The new digital world I saw through this class is open in more ways than I thought. It’s open access, open opportunity, and largely open-armed. I learned a ton about copyright law and the complex issues of fair use and creative commons that I hadn’t understood before as I saw just how much information really is entirely open and free to be accessed through the internet, and how much creative content is being made open source for anyone to use and add to or adjust (the Linux operating system, for example, or Wikipedia). Our lectures on crowdsourcing were especially eye-opening to me because I hadn’t understood just how complex, powerful, and beautiful projects done asynchronously by people from all over the world could turn out to be, like Eric Whitacare's virtual choir. I saw also a wider range of opportunity provided by the internet as we talked about the do-it-yourself movement and maker culture, as well as e-publishing, social networks, and tinkering. This especially hit home to me in the video we watched of a homemade space craft. I also saw how open-armed the digital culture really can be as we talked about all the different opportunities to share undergraduate research, and how communities can and have formed around almost any topic somewhere on the Internet. I especially felt these three aspects of digital culture—open access, open opportunity, and open-armed—as I started my own blog to collect my thoughts on videogames and ultimately published with one blog and am now in the works with two others. In gathering resources to put in my writing, in collecting and forming my own thoughts, and in working with other people through the internet to get my ideas out there and receiving feedback, I have seen digital culture at work in all three of these meanings of the word “open.”
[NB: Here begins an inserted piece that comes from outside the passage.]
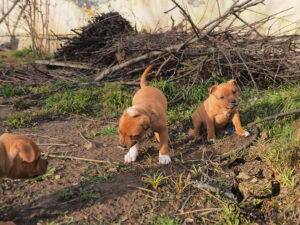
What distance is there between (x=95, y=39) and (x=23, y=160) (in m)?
5.52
Two students who have especially helped me take my understanding of digital culture even further as I’ve gone throughout this course are, unsurprisingly, the other two students in my blogging group, Greg Bayles and Aleesha Bass. Greg showed me how the three meanings of open in the digital world can become the foundations for an entirely new kind of civilization—how real human organizations can exist entirely within the digital world, and how most physical organizations are becoming increasingly digital as well. Aleesha helped me see how our digital activity reflects our true identity in a clearer way than I ever had before. As I went through the course, I understood more about how our online actions express our identity, but as Aleesha looked specifically at Pinterest and we talked about it together, even concluding that one could tell the personality and major life events of a person based on their Pinterest boards alone, something clicked in my brain and I saw just how our digital selves connect to our real selves in a clearer way than I ever had before.

I’ve truly seen a whole new world throughout the course of this class. Even though our readings of Moby Dick have proven that the concepts, issues, and foundational ideas of the digital world certainly aren’t new, new technologies are allowing us to take those ideas and concepts and deal with those issues in bigger, faster, and deeper ways than we ever have before. It truly is a brave newdigitalworld.